Published:Wednesday | July 13, 2016 | 12:00 AMMel Cooke
Tribute to the Greats organiser Kingsley Goodison (third right) with awardees Desmond Young (left), Bernard Collins (second left), George Ximines (third left), Marjorie Browne (second right, representing the Browne family) and Anthony 'Sangie' Davis at Bistro 19, The Palms, Red Hills Road, St Andrew, on Tuesday night.
Keith Goodison (second right) speaks at the launch of Tribute to the Greats 19 on Tuesday evening, an event which Tribute to the Greats organiser Kingsley Goodison (left), Norma Brown-Bell (second left), guest speaker Silver Castro (centre) and Tricia Richardson of the CHASE Fund also participated. The launch was held at Bistro 19 in The Palms on Red Hills Road, St Andrew.

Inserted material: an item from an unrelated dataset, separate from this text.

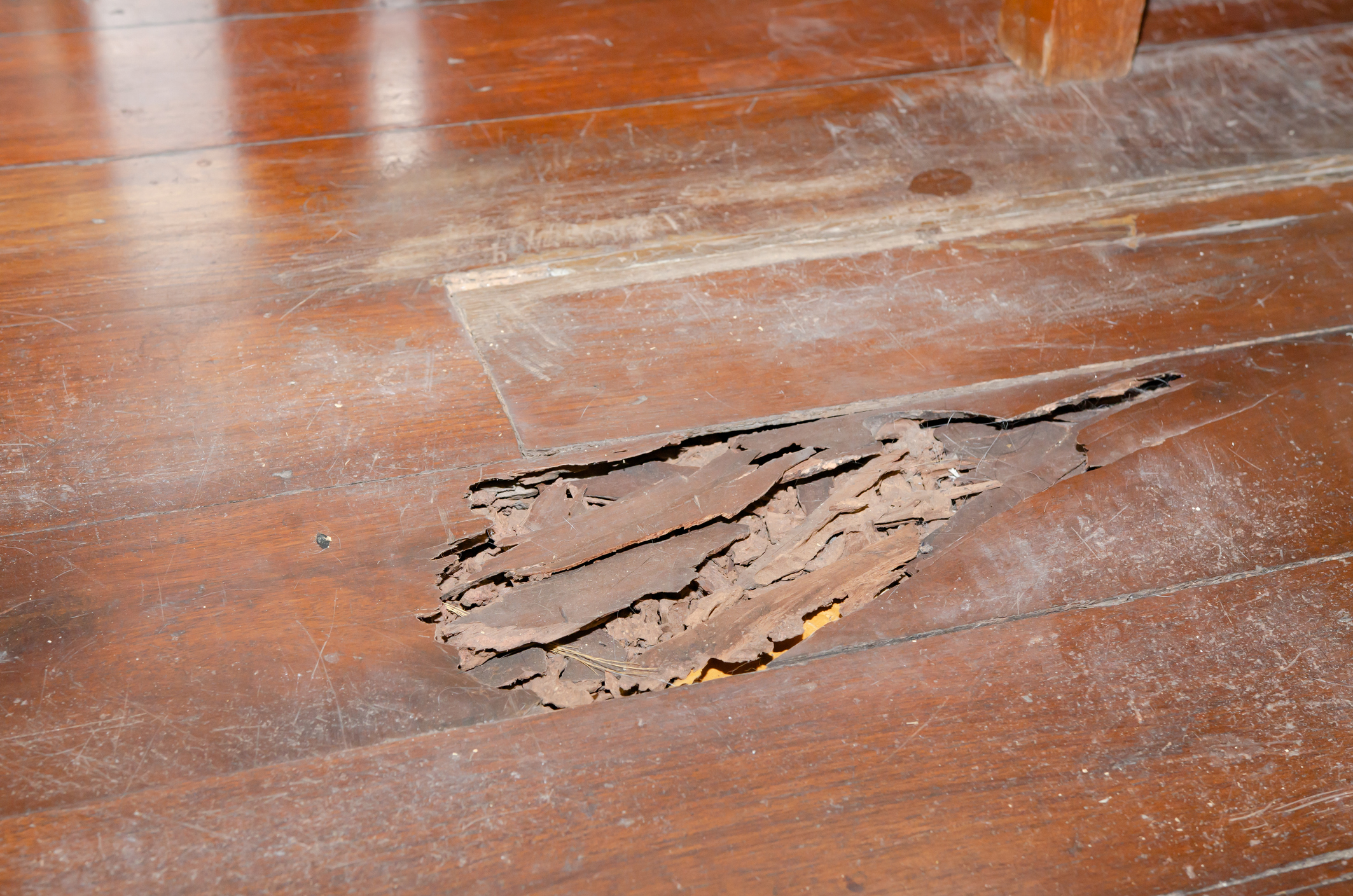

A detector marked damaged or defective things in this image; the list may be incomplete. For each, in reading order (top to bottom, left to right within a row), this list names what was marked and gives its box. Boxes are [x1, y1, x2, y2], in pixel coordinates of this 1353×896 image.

water damage [420, 374, 1176, 712]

As Tribute to the Greats is an awards show honouring Jamaica's often-unheralded music pioneers, it is expected that there will be a summary of their achievements leading up to the event and an in-depth citation on the night.

At Tuesday's launch of the 19th staging, Kingsley 'King Omar' Goodison gave brief information on the awardees, but before that, Keith Goodison placed the group of awardees into the context of those who have preceded them - in more ways than one.

"One of the things that is notable about this staging is that you have two of the pioneers," Keith said. "The others seem to be successors to the original group," he said.

Appropriately, at Tribute to the Greats 19, which will be held at Curphey Place, Swallowfield, St Andrew, on July 30, there will be pioneer awards to trumpeters Raymond Harper (who died in the late 1990s) and Oswald 'Baba' Brooks. There will be lifetime achievement awards to the Browne family, Desmond Young (who is also president of the Jamaica Federation of Musicians), Anthony 'Sangie' Davis, Bernard Collins of The Abyssinians and Hector 'Bunny' Williams, with a special award to George Henry, owner and operator of Black Prince sound system.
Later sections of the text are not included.